As for individual stocks, Snap Inc. (NYSE:SNAP) bucked the positive trend in tech after posting mixed second-quarter results, and the market aggressively drove down shares of J.C. Penney (NYSE:JCP) after company’s wider-than-expected quarterly loss.
Snap earnings: Solid growth, big losses
Shares of Snap Inc. dropped 13.8% today after the parent company of Snapchat announced second-quarter earnings. Revenue climbed an impressive 153% year over year to $181.7 million, helped by a 21% increase in daily active users (to 143 million) and 109% growth in average revenue per user (to $1.05). On the bottom line, however, that translated to an adjusted net loss of $195.5 million, or $0.16 per share. Analysts, on average, were expecting Snap to post a narrower adjusted net loss of $0.15 per share on lower revenue of $186.2 million.
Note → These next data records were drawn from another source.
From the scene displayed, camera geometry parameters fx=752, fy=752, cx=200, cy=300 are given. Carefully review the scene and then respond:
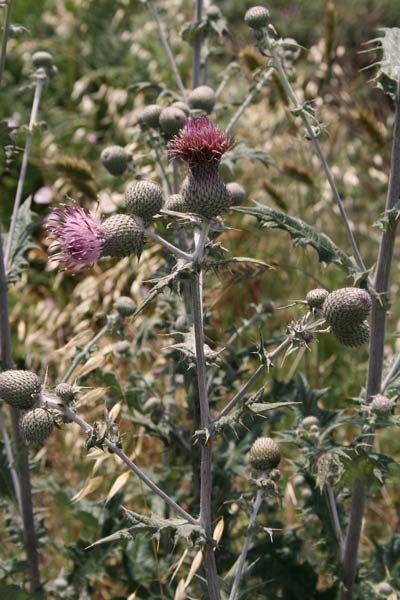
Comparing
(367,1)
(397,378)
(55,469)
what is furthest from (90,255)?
(367,1)

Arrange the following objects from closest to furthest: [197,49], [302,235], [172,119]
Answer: [302,235] → [172,119] → [197,49]

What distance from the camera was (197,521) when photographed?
8.09 feet

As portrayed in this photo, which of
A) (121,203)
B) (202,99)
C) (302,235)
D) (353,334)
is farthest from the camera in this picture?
(121,203)

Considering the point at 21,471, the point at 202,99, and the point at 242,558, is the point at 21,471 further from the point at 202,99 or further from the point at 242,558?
the point at 202,99

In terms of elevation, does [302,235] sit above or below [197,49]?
below

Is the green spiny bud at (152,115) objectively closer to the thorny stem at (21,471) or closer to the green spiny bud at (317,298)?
the thorny stem at (21,471)

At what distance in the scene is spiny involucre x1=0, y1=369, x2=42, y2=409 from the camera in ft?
7.72

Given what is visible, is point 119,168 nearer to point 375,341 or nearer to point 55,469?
point 375,341

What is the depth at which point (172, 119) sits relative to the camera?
10.4 ft

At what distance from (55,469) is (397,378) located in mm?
2770

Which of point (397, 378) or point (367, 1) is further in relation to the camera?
point (367, 1)

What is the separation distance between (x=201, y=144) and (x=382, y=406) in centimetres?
117

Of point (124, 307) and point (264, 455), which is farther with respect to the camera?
point (124, 307)

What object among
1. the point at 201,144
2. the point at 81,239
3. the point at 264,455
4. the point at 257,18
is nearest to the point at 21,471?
the point at 264,455
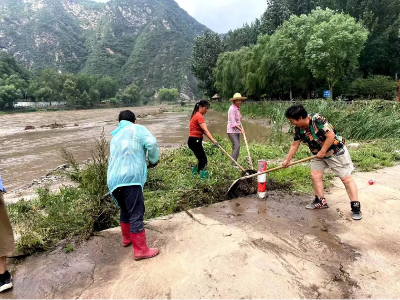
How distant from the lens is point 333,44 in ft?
56.7

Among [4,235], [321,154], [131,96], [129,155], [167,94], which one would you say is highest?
[167,94]

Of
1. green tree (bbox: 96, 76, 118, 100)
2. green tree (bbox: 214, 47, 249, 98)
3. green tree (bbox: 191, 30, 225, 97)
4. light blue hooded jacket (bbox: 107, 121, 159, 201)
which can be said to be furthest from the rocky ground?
green tree (bbox: 96, 76, 118, 100)

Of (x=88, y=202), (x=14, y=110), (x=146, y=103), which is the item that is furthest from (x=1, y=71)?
(x=88, y=202)

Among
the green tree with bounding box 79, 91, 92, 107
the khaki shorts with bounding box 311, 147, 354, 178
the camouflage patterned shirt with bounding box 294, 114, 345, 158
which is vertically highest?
the green tree with bounding box 79, 91, 92, 107

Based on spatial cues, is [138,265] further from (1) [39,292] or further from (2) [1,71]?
(2) [1,71]

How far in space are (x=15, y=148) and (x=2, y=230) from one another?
14872 millimetres

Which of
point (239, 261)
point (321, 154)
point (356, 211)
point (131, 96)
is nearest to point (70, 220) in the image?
point (239, 261)

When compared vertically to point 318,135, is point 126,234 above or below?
below

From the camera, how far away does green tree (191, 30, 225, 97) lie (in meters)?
45.7

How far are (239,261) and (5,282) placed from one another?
209 cm

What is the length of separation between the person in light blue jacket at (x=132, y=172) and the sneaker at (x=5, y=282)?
3.54 feet

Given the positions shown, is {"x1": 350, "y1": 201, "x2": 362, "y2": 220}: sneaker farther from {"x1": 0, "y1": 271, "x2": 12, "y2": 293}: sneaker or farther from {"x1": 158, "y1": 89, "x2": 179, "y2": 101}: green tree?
{"x1": 158, "y1": 89, "x2": 179, "y2": 101}: green tree

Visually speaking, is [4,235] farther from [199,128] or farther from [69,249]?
[199,128]

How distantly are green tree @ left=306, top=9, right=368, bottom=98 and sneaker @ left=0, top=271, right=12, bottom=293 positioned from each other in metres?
18.8
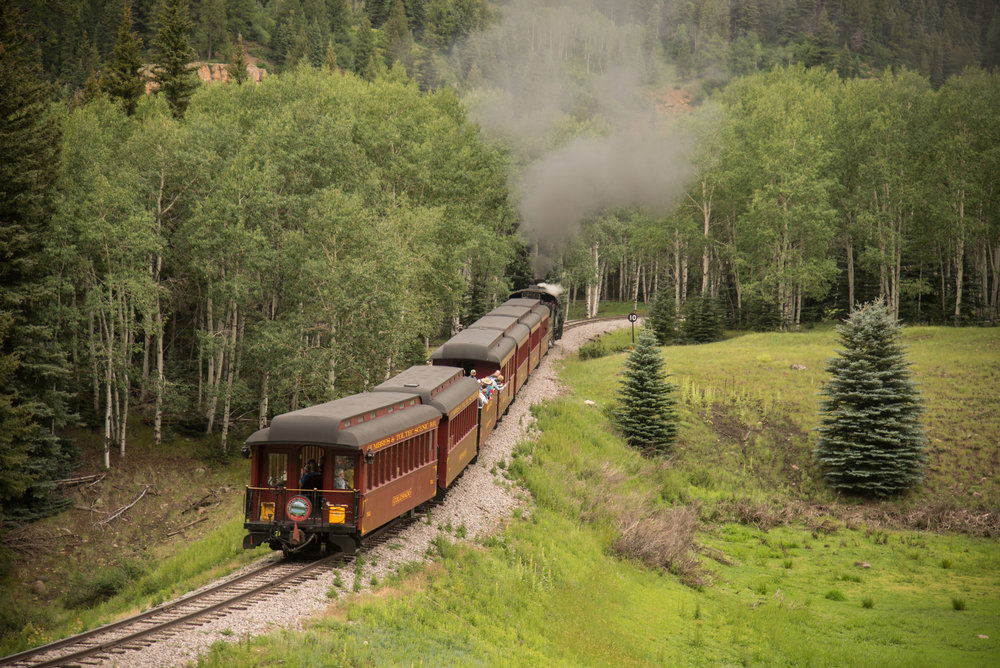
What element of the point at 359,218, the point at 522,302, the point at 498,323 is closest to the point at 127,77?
the point at 359,218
To be fair, that’s not to say Snap’s results were that bad relative to expectations. But we’re also talking about company with a core product that many investors worry is ripe for disruption from competitive products from any number of enormous tech industry peers. With shares still trading at roughly 27 times trailing-12-month sales, it’s hardly surprising to see the market is unforgiving of Snap’s modest bottom-line miss.
J.C. Penney’s surprising loss
J.C. Penney stock plunged 16.6% today following a mixed Q2 report. J.C. Penney’s quarterly revenue climbed 1.5% year over year to $2.96 billion, well above the $2.84 billion investors were expecting. But those gains came at the expense of profitability; the department store chain incurred an adjusted quarterly net loss of $28 million, or $0.09 per share, which was much larger than Wall Street’s prediction for a $0.05-per-share loss.
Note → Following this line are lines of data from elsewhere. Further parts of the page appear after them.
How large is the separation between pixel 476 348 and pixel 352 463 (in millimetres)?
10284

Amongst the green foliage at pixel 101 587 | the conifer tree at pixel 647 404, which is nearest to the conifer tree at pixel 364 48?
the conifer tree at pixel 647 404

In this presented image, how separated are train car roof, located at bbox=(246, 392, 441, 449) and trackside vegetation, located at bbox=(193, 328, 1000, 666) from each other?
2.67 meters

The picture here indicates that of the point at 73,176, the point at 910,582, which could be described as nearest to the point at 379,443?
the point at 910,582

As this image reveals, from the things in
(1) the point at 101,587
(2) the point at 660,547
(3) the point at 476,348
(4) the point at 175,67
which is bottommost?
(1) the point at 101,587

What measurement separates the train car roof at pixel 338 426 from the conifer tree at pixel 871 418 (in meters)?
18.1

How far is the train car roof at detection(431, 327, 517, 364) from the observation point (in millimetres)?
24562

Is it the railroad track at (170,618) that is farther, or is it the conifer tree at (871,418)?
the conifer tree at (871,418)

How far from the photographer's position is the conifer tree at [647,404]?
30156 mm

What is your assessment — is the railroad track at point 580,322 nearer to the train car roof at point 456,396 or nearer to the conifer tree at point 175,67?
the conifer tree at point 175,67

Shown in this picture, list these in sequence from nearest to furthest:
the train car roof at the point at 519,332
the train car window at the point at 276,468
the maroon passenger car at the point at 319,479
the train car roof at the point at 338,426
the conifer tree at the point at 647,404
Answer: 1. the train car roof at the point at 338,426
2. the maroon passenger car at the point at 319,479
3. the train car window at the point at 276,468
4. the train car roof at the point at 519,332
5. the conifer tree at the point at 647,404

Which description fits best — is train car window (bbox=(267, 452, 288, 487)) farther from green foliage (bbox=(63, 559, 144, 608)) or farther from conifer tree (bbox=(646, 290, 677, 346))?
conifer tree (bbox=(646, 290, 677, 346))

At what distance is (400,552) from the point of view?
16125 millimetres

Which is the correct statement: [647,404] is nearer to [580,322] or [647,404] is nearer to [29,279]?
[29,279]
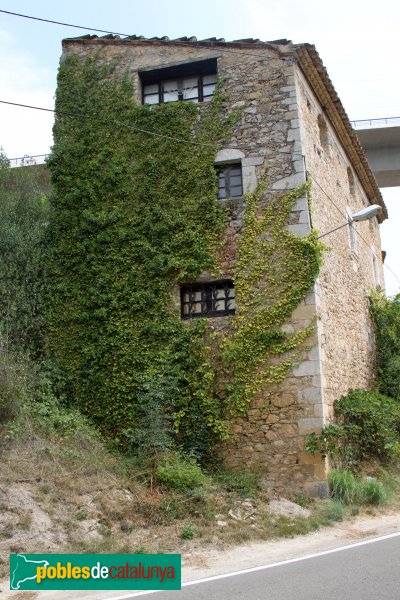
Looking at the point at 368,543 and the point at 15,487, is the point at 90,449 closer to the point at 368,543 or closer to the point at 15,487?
the point at 15,487

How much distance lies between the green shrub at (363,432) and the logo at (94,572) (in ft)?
14.4

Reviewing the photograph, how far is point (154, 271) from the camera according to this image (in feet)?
36.3

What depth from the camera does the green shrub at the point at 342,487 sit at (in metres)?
9.71

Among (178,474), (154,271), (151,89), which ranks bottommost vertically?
(178,474)

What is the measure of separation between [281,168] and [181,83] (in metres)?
2.90

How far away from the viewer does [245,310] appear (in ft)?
34.9

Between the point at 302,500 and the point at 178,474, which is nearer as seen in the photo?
the point at 178,474

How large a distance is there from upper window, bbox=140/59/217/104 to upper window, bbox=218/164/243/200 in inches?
61.1

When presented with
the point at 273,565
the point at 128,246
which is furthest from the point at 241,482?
the point at 128,246

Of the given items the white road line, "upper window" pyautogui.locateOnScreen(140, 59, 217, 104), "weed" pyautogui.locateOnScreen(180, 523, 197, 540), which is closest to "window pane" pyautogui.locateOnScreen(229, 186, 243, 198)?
"upper window" pyautogui.locateOnScreen(140, 59, 217, 104)

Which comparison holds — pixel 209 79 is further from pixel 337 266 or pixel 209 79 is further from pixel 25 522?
pixel 25 522

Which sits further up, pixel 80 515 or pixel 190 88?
pixel 190 88

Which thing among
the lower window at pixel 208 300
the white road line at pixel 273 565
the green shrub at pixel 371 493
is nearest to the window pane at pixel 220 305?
the lower window at pixel 208 300

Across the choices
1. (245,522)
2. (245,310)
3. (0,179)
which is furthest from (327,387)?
(0,179)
To be fair, J.C. Penney’s profitability was held back by the liquidation of inventory in 127 of its closing stores during the quarter. And because J.C. Penney insists those liquidations will be isolated to the second quarter, it felt comfortable reiterating its guidance for full-year adjusted earnings per share in the range of $0.40 to $0.65.
“[We] remain confident in our ability to further strengthen our balance sheet, while driving sustainable growth and long-term profitability for JCPenney,” stated Chairman and CEO Marvin Ellison.
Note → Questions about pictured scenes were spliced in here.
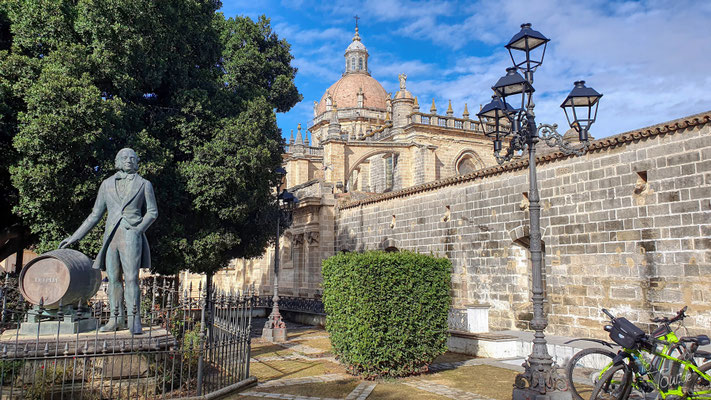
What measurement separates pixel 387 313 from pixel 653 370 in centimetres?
400

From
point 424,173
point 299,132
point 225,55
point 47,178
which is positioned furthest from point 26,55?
point 299,132

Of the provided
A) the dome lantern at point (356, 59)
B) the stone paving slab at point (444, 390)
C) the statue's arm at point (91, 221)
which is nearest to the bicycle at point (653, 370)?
the stone paving slab at point (444, 390)

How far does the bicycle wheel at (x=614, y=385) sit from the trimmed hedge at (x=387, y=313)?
3.27 m

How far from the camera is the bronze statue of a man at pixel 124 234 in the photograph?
705cm

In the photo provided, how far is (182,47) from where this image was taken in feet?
45.9

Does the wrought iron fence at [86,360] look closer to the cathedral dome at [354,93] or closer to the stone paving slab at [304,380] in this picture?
the stone paving slab at [304,380]

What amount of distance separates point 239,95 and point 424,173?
58.6 ft

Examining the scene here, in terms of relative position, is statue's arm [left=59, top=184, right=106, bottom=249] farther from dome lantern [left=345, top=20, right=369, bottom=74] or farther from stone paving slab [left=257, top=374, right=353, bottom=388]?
dome lantern [left=345, top=20, right=369, bottom=74]

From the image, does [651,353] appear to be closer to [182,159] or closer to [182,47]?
[182,159]

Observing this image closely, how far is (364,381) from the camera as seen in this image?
8.78 m

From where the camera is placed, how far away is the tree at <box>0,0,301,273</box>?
10.8 metres

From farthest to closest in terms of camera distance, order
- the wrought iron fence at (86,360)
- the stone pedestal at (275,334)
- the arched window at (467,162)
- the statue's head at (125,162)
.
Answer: the arched window at (467,162) < the stone pedestal at (275,334) < the statue's head at (125,162) < the wrought iron fence at (86,360)

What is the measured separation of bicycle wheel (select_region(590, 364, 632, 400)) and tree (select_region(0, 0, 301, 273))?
9.49 metres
Ellison also noted the company is excited by “a strong start in August for the all-important back to school season,” and should be able to improve its results for the balance of the year.
With that in mind, today’s drop could certainly be a short-sighted move by Mr. Market. But it’s also hard to blame investors for being skeptical given J.C. Penney’s struggles as it has worked to recapture sustained, profitable growth in recent years.